Timber rafter ceiling joist connection

Timber rafter ceiling joist connection

(OP)
I am using method of joints to calculate the tension force in ceiling joist but the result is 2 times the computer run or any roof framing book table, anyone has any suggestions, for example if uniform load is 54 lb/ft for LD=1 on the rafter(Horz) and the span is 17 ft with 1 ft overhang each side, the reaction at the wall = 459 lbs, the ceiling joist tension force=T=1377 lbs now if you use any framing book, they recommend 6-16d nail which capacity is 1/2 around 650 lbs which is close to computer run result, am I missing something here?
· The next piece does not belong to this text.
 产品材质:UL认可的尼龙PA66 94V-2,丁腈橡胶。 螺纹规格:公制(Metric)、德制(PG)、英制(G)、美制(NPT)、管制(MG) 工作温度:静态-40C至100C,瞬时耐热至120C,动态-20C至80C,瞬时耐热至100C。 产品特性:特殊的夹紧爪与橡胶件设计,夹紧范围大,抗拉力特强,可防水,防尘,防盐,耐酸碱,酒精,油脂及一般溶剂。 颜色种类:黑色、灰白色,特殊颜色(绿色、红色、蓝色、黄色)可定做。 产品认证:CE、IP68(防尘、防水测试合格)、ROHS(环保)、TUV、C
RE: Timber rafter ceiling joist connection

Based on your numbers and the information given, I am guessing the roof pitch is 8V:12H...is this correct?

If so, the tension force in the tie for the loading given is 689 lbs, half of what you are calculating.

When you use the method of joints the result that you get at that joint IS the force in the member, you do not need to add in the force from the joint at the other end of the member (I'm assuming that is what you did).

For your problem, just take the vertical reaction and multiply by the roof pitch to get your ceiling joist force:

Ceiling joist = Vert Wall Reaction * Roof Pitch

459 lbs * (12/8) = 688.5 lbs.

RE: Timber rafter ceiling joist connection

(OP)
No the pitch is 4V:12H, and no I just took the joint by itself, as T=c cos(teta) and C=R/sin(teta), teta pitch angle=18.434,

RE: Timber rafter ceiling joist connection

Well then at 4V:12H the force would be what you calculated, and I would check your software if it is giving you half this value.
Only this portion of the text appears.